Он ненавидел всякую ложь и особенно корыстную, прибыльную; говорил брезгливо:
— Лгут только лакеи.
И я был в детстве и отрочестве правдив необыкновенно. Как вдруг случилось со мной что-то непостижимое: будучи лет восьми, я вдруг предался ни с того ни с сего страшной бесцельной лживости; ворвусь, например, из сада или со двора в дом, крича благим матом, что на гумне у нас горит рига или что бешеный волк примчался с поля и вскочил в открытое окно людской кухни, — и уже душой всей веря и в пожар, и в волка. И длилось это с год, и кончилось столь же внезапно, как и началось. А возвратилось, — точнее говоря, начало возвращаться, — в форме той сюжетной «лжи», которая и есть словесное творчество, художественная литература, ставшая моей второй натурой с той ранней поры, когда я начал писать как-то совершенно само собой, став на всю жизнь только писателем». {34}
Лет восьми Ваня написал стихи — о каких-то духах в горной долине, в месячную ночь. Он говорил мне, что видит ее до сих пор.
В отрочестве он и натолкнулся на картинку, под которой была подпись: «Встреча в горах с кретином», об этом он часто вспоминал и среди близких, и на своей лекции, и в «Воспоминаниях». Слово кретин его поразило, он прочел его впервые и вот как он сам об этом пишет:
...«Но кретин? В этом слове мне почудилось что-то страшное, загадочное, даже волшебное! И вот охватило меня вдруг поэтическое волнение. В тот день оно пропало даром, я не сочинил ни одной строчки. Но не был ли этот день все-таки каким-то началом моего писательства?»
Евгений должен был отбывать воинскую повинность. Льгот у него не было, и ему нужно было идти простым солдатом. У него шел роман с одной девушкой из Выселок, застенчивой и милой, которую любили в его семье. И решили, если его «забреют» и ему удастся устроиться писарем, то она поедет к нему и будет жить с ним на «вольной» квартире.

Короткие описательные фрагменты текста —
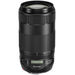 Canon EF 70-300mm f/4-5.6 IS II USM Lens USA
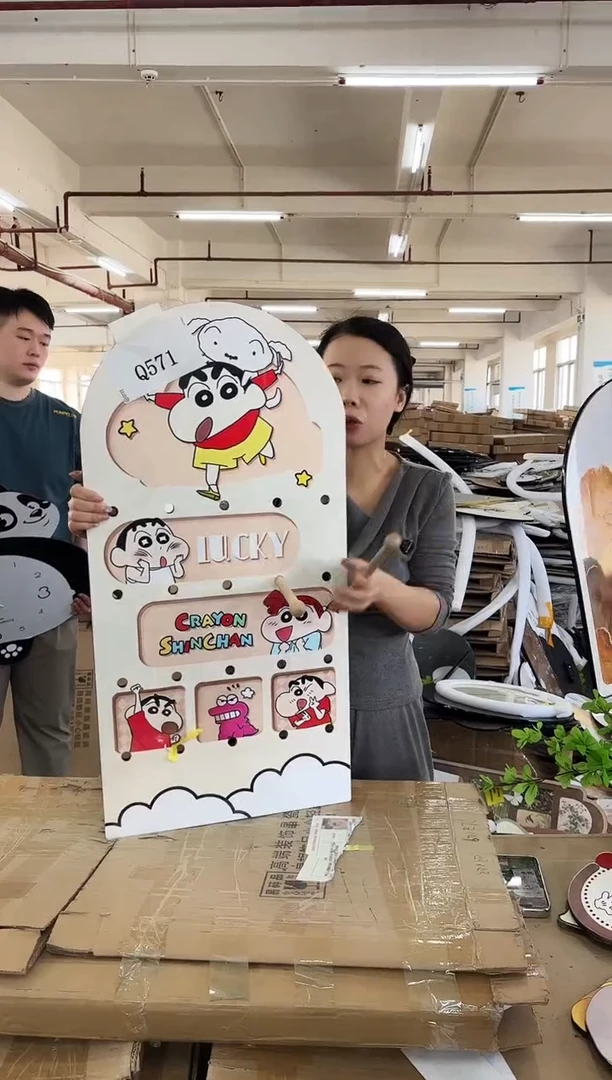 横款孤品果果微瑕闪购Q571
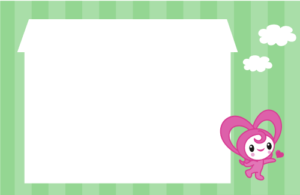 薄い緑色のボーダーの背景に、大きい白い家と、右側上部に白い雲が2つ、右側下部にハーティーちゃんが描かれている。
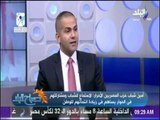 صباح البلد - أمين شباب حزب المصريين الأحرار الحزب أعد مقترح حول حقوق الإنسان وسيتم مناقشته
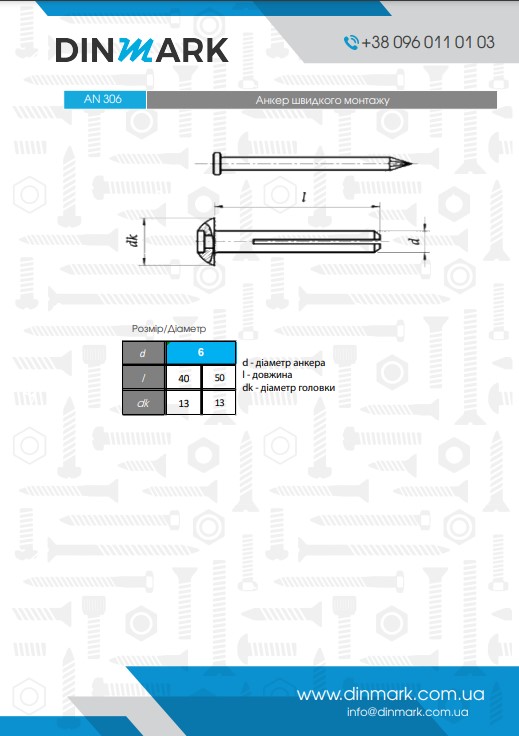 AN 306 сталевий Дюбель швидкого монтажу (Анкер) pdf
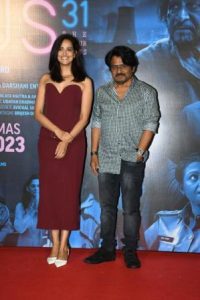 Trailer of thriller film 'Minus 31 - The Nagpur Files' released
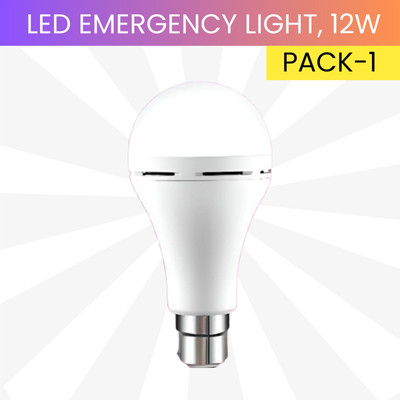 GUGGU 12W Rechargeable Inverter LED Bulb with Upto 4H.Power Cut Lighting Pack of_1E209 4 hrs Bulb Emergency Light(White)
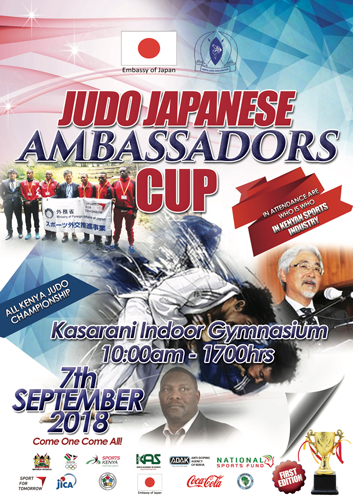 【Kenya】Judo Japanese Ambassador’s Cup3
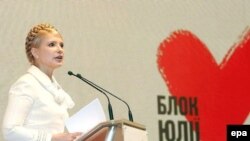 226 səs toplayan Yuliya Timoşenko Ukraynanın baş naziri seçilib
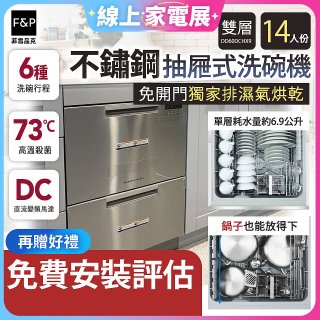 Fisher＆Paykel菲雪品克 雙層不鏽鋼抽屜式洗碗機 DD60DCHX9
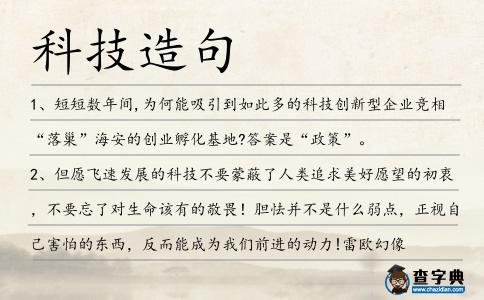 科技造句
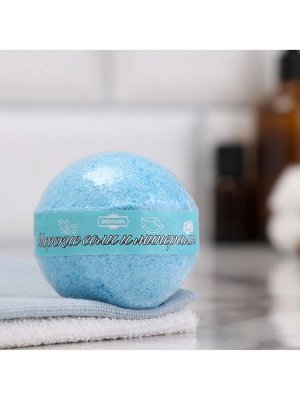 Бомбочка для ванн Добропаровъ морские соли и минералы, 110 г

Список заданий —
a) Приведите ещё раз дословно отрывок из фрагмента о детстве писателя, начиная со слов «И я был в детстве» и продолжая вплоть до слов «до сих пор.».
b) Перепишите слово в слово все записи по порядку, опустив в ответе картинки.

Ответы к заданиям —
a)
И я был в детстве и отрочестве правдив необыкновенно. Как вдруг случилось со мной что-то непостижимое: будучи лет восьми, я вдруг предался ни с того ни с сего страшной бесцельной лживости; ворвусь, например, из сада или со двора в дом, крича благим матом, что на гумне у нас горит рига или что бешеный волк примчался с поля и вскочил в открытое окно людской кухни, — и уже душой всей веря и в пожар, и в волка. И длилось это с год, и кончилось столь же внезапно, как и началось. А возвратилось, — точнее говоря, начало возвращаться, — в форме той сюжетной «лжи», которая и есть словесное творчество, художественная литература, ставшая моей второй натурой с той ранней поры, когда я начал писать как-то совершенно само собой, став на всю жизнь только писателем». {34}
Лет восьми Ваня написал стихи — о каких-то духах в горной долине, в месячную ночь. Он говорил мне, что видит ее до сих пор.

b)
 Canon EF 70-300mm f/4-5.6 IS II USM Lens USA
 横款孤品果果微瑕闪购Q571
 薄い緑色のボーダーの背景に、大きい白い家と、右側上部に白い雲が2つ、右側下部にハーティーちゃんが描かれている。
 صباح البلد - أمين شباب حزب المصريين الأحرار الحزب أعد مقترح حول حقوق الإنسان وسيتم مناقشته
 AN 306 сталевий Дюбель швидкого монтажу (Анкер) pdf
 Trailer of thriller film 'Minus 31 - The Nagpur Files' released
 GUGGU 12W Rechargeable Inverter LED Bulb with Upto 4H.Power Cut Lighting Pack of_1E209 4 hrs Bulb Emergency Light(White)
 【Kenya】Judo Japanese Ambassador’s Cup3
 226 səs toplayan Yuliya Timoşenko Ukraynanın baş naziri seçilib
 Fisher＆Paykel菲雪品克 雙層不鏽鋼抽屜式洗碗機 DD60DCHX9
 科技造句
 Бомбочка для ванн Добропаровъ морские соли и минералы, 110 г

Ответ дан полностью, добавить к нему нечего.